Dans un précédent article (1), nous avions abordé en détail les déboires du F‑35, et notamment la désastreuse gestion des mises à jour de l’appareil, qui avaient provoqué à l’époque une véritable levée de boucliers de la part des parlementaires américains, et de certains anciens gestionnaires du programme. Si la guerre en Ukraine et les tensions grandissantes en mer de Chine ont fait pudiquement taire la plupart des voix dissidentes, l’avion de Lockheed Martin a tout de même connu plusieurs problèmes très marquants au cours des derniers mois. En septembre 2022, les livraisons de F‑35 ont été temporairement stoppées afin d’enquêter sur la présence à bord de l’appareil d’alliages d’origine chinoise. Le mois suivant, c’est le crash très médiatisé d’un F‑35B lors d’un vol de réception qui a provoqué un arrêt de livraison des moteurs Pratt & Whitney F135 et l’interdiction de vol d’une partie de la flotte, le temps que la pièce de tuyauterie incriminée soit identifiée et remplacée.
Mais, plus important encore, il convient de noter que presque aucun des problèmes que nous avions soulevés en 2021 n’a été réellement résolu en 2023. C’est particulièrement vrai concernant les deux principaux objectifs de remise à niveau de l’appareil, le Technical refresh 3 (TR‑3) et le Block 4, qui continuent d’accumuler les retards et les surcoûts, malgré quelques timides avancées, et quelques déclarations qui soulèvent autant d’espoirs que d’inquiétudes.
Des remises à niveau imprécises
Après le relatif échec du Block 3F, c’est désormais le standard matériel et logiciel Block 4 qui doit apporter au F‑35 toutes les fonctionnalités – plus ou moins dégradées – prévues à l’origine du programme, et ce plus de deux décennies après le premier vol de l’appareil. Sur le papier, le Block 4 sera la première version stable et complète de l’avion, et devrait enfin lui fournir une pleine capacité antinavire, une capacité anti-A2AD étendue, la possibilité d’emporter des bombes nucléaires, mais aussi un renforcement notable de ses capacités de guerre électronique.
Le Continuous capability development and delivery (C2D2)/Block 4 visait à adopter une approche de type agile dans le développement du F‑35, incrémentalement. Ainsi, plusieurs composants essentiels au futur Block 4 sont progressivement implantés dans les appareils de série du Block 3F. Dès 2023, les appareils produits dans le cadre des lots 15 à 17 devraient être livrés avec la mise à jour structurelle TR‑3, qui inclut notamment une nouvelle interface cockpit, de nouveaux calculateurs plus puissants, des améliorations matérielles sur les senseurs électro-optiques (EOTS) et même une mise à jour de la suite de guerre électronique, dès l’année prochaine.

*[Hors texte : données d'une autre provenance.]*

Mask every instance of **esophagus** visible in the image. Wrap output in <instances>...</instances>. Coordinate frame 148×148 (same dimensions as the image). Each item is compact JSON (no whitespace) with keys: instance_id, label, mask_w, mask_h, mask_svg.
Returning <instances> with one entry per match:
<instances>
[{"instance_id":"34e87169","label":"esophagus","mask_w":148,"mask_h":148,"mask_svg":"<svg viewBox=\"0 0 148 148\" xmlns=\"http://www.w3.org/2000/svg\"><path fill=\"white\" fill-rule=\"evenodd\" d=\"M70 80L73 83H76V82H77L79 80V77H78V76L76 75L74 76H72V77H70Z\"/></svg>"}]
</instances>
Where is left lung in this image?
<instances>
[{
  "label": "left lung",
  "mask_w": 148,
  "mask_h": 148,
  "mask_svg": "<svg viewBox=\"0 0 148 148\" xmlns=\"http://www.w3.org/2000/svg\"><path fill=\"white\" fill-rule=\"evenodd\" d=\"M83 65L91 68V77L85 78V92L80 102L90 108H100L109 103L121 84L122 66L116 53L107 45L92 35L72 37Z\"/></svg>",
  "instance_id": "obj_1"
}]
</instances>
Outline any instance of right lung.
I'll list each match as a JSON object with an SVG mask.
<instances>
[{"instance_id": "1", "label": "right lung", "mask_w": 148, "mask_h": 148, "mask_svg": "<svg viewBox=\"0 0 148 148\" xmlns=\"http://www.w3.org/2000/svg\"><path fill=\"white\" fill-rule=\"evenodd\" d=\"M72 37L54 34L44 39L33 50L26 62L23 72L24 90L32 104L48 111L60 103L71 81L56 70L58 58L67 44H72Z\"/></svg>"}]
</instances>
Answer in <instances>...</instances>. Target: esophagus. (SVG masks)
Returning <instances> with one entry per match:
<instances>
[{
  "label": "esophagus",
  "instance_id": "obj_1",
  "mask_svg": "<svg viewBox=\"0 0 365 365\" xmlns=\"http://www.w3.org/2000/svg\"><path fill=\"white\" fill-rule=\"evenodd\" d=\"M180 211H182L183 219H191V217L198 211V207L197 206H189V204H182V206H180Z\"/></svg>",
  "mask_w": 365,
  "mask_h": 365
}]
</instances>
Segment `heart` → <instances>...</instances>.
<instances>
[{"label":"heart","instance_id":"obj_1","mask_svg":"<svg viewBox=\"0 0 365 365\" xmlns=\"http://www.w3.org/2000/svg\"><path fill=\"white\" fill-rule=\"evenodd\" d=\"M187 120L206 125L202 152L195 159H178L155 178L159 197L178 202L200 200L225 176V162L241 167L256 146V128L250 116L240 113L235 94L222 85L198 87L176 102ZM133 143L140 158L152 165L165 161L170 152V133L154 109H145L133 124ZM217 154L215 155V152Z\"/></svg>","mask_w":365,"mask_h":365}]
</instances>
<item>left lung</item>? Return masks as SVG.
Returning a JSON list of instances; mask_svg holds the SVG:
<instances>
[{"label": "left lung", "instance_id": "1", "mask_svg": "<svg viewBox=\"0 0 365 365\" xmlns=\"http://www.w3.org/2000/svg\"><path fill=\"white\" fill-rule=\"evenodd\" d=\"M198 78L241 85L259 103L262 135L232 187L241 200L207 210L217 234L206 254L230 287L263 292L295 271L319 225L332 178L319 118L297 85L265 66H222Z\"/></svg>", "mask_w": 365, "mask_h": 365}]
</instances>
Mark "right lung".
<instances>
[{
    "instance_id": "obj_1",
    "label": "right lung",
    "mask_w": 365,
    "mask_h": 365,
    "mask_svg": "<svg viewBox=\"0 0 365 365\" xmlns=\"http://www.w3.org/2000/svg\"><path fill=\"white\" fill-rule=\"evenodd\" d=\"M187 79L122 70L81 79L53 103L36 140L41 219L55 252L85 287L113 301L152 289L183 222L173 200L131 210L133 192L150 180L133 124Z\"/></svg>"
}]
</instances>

Ces appareils pourront théoriquement accueillir le standard logiciel Block 4 sans modification majeure, avec seulement deux ou trois semaines d’immobilisation, là où les appareils déjà livrés au standard TR‑2 devront subir un énorme (et coûteux) chantier de modernisation. Mais le coût et l’ampleur exacts du passage au Block 4 sont pour l’instant inconnus. Les estimations les plus optimistes évoquent au moins 25 millions de dollars pour la conversion d’un avion du standard TR‑2 vers un standard TR‑3 doté de certaines fonctionnalités du Block 4. Néanmoins, il semble de plus en plus évident que le véritable Block 4, qui n’est plus attendu avant 2029, sera bien plus ambitieux qu’initialement envisagé.